**Work instructions**
Start at the line containing "What distance separates" and transcribe every line exactly through the end of the records below, and only those lines.

(Dataset excerpt)
━━━━━━━━━━━━━━━━━━━━

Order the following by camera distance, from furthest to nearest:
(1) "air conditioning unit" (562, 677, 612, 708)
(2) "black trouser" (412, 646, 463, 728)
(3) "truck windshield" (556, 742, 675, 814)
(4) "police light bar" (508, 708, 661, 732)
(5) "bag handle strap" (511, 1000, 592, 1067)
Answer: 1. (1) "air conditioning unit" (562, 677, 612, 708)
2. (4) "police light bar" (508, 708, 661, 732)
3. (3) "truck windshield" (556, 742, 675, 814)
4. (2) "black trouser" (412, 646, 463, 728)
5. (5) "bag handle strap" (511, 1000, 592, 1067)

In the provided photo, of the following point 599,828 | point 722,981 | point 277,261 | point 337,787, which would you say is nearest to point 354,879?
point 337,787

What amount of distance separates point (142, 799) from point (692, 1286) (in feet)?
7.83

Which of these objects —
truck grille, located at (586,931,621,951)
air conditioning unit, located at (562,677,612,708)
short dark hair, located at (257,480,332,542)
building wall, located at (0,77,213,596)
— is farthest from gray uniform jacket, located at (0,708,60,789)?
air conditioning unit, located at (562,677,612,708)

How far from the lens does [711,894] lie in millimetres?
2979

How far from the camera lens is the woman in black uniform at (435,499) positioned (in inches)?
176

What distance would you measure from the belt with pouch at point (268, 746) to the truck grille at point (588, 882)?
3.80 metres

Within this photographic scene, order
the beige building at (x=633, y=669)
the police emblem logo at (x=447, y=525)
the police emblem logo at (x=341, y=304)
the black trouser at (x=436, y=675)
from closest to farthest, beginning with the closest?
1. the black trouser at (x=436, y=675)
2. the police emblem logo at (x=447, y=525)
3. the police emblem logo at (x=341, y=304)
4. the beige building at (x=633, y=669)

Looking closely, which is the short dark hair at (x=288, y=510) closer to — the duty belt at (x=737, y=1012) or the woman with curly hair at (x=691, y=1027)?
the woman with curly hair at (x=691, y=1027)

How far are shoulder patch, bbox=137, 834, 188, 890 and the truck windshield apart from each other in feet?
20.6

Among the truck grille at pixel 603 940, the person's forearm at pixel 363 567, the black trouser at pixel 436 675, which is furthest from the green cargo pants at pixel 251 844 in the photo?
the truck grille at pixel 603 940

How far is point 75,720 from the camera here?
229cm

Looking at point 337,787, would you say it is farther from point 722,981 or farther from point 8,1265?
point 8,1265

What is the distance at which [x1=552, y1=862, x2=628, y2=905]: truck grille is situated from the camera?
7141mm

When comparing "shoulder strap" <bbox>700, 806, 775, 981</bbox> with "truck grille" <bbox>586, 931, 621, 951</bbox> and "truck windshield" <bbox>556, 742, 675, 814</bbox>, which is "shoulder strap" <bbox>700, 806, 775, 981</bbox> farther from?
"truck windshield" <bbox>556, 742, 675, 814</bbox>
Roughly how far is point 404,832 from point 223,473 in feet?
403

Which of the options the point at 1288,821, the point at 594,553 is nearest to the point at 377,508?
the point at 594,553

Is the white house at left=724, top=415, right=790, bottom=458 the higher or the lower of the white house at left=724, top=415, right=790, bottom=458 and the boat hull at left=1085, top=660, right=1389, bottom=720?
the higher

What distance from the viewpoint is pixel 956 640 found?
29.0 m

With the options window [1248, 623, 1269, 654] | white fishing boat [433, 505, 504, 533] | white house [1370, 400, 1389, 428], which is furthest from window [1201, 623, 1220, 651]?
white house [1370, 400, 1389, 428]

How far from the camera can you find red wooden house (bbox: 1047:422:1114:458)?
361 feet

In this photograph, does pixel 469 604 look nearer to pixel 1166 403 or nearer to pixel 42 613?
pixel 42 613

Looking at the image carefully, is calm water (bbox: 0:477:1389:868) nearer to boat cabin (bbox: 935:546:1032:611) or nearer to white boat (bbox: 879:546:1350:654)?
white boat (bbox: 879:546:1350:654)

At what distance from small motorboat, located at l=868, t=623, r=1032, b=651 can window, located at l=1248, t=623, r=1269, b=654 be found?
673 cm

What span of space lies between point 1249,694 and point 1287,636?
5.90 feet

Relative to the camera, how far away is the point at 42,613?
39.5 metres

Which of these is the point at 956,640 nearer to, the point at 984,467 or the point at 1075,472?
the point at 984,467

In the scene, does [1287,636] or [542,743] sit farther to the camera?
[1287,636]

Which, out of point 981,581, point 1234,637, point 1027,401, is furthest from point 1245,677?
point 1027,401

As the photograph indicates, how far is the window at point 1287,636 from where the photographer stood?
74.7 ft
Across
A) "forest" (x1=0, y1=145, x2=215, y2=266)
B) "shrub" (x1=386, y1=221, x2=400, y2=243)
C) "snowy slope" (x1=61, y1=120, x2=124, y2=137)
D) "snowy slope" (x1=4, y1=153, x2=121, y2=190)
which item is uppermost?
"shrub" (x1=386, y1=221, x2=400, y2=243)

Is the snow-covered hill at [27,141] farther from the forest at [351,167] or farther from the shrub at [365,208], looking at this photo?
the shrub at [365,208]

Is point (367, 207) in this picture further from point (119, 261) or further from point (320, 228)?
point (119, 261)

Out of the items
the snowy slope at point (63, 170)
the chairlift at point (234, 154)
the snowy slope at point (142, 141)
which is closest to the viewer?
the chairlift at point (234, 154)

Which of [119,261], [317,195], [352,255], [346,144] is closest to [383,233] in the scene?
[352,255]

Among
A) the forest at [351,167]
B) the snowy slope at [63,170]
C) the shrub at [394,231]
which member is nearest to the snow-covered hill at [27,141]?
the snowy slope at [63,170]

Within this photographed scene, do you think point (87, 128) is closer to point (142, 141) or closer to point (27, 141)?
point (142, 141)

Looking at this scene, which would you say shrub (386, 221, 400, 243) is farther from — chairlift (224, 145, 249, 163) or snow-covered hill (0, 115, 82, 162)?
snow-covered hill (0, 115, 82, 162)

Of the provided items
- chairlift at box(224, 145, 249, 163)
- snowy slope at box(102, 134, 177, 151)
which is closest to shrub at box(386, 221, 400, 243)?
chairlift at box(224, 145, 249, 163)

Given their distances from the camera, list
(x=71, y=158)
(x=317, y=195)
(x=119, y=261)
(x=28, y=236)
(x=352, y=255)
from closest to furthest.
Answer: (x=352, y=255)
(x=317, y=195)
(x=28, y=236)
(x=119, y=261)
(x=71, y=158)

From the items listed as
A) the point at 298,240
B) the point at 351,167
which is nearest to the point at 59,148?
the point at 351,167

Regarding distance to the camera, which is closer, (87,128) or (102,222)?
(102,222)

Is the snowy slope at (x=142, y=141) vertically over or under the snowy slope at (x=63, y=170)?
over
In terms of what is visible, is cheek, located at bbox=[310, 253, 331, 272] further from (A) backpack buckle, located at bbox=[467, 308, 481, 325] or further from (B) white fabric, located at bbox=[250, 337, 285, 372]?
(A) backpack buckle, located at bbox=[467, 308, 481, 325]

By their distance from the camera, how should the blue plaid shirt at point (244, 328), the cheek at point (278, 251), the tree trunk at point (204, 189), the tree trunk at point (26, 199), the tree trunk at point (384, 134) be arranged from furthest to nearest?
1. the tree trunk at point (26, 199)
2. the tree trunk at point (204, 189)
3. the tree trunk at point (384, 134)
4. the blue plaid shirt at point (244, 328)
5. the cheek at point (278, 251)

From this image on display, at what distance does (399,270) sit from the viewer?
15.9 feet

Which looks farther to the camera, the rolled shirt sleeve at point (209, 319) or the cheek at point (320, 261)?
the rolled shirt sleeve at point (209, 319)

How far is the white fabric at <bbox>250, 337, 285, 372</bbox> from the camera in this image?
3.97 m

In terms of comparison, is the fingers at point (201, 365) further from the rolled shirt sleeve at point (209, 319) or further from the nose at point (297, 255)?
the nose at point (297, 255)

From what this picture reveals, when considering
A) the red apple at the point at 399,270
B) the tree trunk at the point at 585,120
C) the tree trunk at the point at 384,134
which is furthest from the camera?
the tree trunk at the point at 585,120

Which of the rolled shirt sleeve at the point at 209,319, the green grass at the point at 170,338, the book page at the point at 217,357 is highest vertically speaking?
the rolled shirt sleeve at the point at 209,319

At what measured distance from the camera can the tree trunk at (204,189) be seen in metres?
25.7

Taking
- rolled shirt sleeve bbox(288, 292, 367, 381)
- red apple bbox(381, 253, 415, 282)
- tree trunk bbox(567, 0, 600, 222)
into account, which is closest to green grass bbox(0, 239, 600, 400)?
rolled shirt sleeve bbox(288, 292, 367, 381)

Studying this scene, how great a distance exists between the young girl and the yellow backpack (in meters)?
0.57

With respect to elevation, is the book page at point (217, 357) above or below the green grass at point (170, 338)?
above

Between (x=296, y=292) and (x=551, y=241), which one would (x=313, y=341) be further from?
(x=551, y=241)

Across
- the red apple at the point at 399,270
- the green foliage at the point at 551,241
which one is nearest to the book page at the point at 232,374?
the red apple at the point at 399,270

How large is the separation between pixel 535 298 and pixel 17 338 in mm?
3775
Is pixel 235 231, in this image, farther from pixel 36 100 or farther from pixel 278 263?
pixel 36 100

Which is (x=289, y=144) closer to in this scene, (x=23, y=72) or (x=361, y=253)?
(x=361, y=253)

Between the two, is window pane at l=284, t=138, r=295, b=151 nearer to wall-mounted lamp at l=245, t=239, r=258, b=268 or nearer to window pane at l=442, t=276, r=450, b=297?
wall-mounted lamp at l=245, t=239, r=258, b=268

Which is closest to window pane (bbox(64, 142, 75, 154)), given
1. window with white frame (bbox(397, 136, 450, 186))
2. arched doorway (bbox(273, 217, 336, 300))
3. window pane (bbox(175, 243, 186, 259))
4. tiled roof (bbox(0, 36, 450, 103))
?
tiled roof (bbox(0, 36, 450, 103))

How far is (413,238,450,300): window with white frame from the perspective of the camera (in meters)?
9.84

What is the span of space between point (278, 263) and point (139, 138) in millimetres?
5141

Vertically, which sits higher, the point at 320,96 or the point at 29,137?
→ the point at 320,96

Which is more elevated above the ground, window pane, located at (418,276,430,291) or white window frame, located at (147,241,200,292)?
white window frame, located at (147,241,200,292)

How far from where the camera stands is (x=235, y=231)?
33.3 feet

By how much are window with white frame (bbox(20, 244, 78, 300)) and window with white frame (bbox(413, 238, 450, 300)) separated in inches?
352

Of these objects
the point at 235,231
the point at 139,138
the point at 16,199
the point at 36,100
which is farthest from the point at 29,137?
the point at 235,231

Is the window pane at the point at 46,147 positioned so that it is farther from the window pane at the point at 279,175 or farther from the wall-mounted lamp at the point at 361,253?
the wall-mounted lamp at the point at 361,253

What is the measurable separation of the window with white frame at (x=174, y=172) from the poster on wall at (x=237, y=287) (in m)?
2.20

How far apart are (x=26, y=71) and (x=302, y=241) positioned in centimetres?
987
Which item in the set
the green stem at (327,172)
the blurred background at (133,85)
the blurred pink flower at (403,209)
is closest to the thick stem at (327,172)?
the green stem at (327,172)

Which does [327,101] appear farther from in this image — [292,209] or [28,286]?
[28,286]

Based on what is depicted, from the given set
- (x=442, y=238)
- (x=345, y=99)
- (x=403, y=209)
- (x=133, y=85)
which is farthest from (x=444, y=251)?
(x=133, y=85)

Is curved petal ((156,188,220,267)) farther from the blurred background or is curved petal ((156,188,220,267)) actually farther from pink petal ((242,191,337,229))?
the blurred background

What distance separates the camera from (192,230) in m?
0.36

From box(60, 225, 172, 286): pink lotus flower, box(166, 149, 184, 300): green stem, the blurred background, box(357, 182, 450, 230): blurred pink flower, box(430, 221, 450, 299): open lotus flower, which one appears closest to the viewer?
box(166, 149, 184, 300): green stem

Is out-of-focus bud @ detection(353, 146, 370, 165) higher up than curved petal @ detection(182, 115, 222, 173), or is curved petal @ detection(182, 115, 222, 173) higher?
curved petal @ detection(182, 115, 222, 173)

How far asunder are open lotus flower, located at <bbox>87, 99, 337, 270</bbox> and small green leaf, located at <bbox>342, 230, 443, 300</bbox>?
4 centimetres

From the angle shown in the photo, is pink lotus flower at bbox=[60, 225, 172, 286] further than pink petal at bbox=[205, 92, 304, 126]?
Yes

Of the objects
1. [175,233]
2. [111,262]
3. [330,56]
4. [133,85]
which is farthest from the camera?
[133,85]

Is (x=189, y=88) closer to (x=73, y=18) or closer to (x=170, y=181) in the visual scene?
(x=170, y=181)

━━━━━━━━━━━━━━━━━━━━

**Right answer**
What distance separates the camera from (192,230) in m?
0.36

From box(60, 225, 172, 286): pink lotus flower, box(166, 149, 184, 300): green stem, the blurred background, box(357, 182, 450, 230): blurred pink flower, box(430, 221, 450, 299): open lotus flower, which one appears closest to the viewer?
box(166, 149, 184, 300): green stem

Is out-of-focus bud @ detection(353, 146, 370, 165) higher up than curved petal @ detection(182, 115, 222, 173), or is curved petal @ detection(182, 115, 222, 173) higher?
curved petal @ detection(182, 115, 222, 173)

How far asunder are open lotus flower, located at <bbox>87, 99, 337, 270</bbox> and small green leaf, located at <bbox>342, 230, 443, 300</bbox>?
4 centimetres

From the angle shown in the photo, is pink lotus flower at bbox=[60, 225, 172, 286] further than pink petal at bbox=[205, 92, 304, 126]?
Yes

Of the objects
1. [175,233]
2. [111,262]
3. [330,56]
4. [133,85]
which is farthest from the camera?
[133,85]

Is (x=189, y=88) closer to (x=73, y=18) or closer to (x=170, y=181) in the visual scene?
(x=170, y=181)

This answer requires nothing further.